:: SOURCE PASSAGE
Surrogate gradients (SGs) are empirically successful at training spiking neural networks (SNNs). But why do they work so well, and what is their theoretical basis? In our new preprint led by Julia, we answer these questions.
Paper: arxiv.org/abs/2404.14964
We studied the relation of SGs with two theoretical frameworks: 1) Smoothed probabilistic models, which provide exact gradients in stochastic neurons. 2) Stochastic autodifferentiation, which deals with derivatives of discrete random variables but hasn’t been applied to SNNs.
While SGs are equal to the gradient of the expected output in single neurons, this equivalence breaks in deep nets. Here, SGs can be understood as smoothed stochastic derivatives, and the form of the surrogate derivative is linked to the escape noise function of the neurons.
::::
:: RECORDS PROVIDED
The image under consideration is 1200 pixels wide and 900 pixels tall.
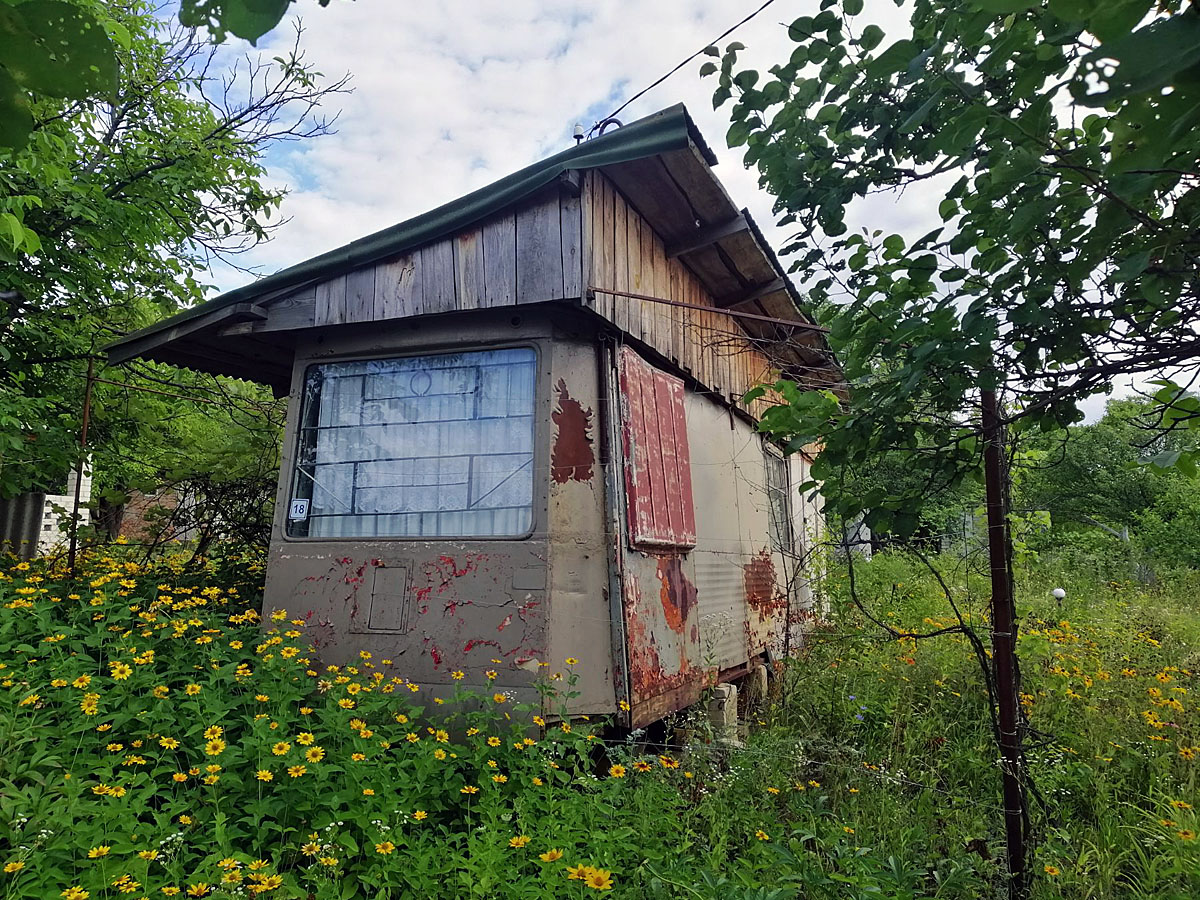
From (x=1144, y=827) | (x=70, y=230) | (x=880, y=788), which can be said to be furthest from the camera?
(x=70, y=230)

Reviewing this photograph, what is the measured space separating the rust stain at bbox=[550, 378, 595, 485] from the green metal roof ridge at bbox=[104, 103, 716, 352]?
47.1 inches

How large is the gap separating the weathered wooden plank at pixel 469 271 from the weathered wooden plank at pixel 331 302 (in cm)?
85

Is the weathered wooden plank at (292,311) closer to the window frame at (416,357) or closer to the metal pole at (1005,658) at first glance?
the window frame at (416,357)

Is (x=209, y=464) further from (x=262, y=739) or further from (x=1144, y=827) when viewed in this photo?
(x=1144, y=827)

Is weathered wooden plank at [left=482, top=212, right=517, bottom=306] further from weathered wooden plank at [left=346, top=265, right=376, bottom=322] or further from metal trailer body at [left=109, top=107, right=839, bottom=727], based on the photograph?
weathered wooden plank at [left=346, top=265, right=376, bottom=322]

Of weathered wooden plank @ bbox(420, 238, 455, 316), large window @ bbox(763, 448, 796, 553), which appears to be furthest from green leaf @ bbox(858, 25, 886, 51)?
large window @ bbox(763, 448, 796, 553)

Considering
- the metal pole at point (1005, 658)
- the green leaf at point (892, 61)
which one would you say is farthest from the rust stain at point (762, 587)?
the green leaf at point (892, 61)

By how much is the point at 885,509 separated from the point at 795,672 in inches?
158

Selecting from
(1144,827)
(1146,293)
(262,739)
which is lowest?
(1144,827)

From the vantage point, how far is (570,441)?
4477 mm

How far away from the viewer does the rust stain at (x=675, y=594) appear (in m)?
4.97

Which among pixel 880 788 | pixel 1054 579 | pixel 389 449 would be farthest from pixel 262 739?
pixel 1054 579

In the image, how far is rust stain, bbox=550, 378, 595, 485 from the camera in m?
4.42

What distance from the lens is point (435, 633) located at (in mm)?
4340
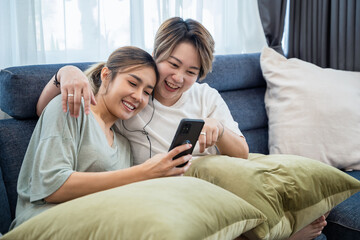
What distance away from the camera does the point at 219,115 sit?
1.67 meters

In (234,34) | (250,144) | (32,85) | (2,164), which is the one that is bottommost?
(250,144)

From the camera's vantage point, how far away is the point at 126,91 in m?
1.39

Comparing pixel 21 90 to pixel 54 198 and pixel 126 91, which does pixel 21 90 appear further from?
pixel 54 198

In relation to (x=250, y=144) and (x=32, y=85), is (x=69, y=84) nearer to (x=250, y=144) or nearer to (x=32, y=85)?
(x=32, y=85)

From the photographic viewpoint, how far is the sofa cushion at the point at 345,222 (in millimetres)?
1544

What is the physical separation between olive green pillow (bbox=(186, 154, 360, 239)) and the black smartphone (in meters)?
0.13

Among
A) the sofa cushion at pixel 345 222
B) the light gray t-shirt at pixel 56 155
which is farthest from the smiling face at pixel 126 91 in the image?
::::
REQUIRED TASKS:
A. According to the passage on surrogate gradients, is each statement below true? (i) Stochastic autodifferentiation had already been widely applied to spiking neural networks. (ii) In single neurons, surrogate gradients equal the gradient of the expected output. (iii) The form of the surrogate derivative is linked to the escape noise function of the neurons. Answer yes or no for each and quote the words of the passage that decide it.
B. Resume the passage on surrogate gradients after its final sentence and write a few more sentences in the same voice.

ANSWERS BY TASK:
A.
(i) No: "hasn’t been applied to SNNs."
(ii) Yes: "SGs are equal to the gradient of the expected output in single neurons"
(iii) Yes: "the form of the surrogate derivative is linked to the escape noise function of the neurons."

B.
The stochastic motivation makes SGs ideal for training stochastic SNNs. In our experiments, they achieved comparable performance to their deterministic counterparts, albeit with biologically plausible levels of trial-to-trial variability.
Curiously, we also find that we cannot interpret SGs as gradients of a surrogate loss. They do not result in an integral of the closed loop of zero and, therefore, do not correspond to a conservative field.
When comparing SGs to actual gradients in differentiable sigmoid networks, we found that the sign of the SG doesn’t always match that of the exact gradient. Consequently, SG descent is not guaranteed to find a local minimum of the loss.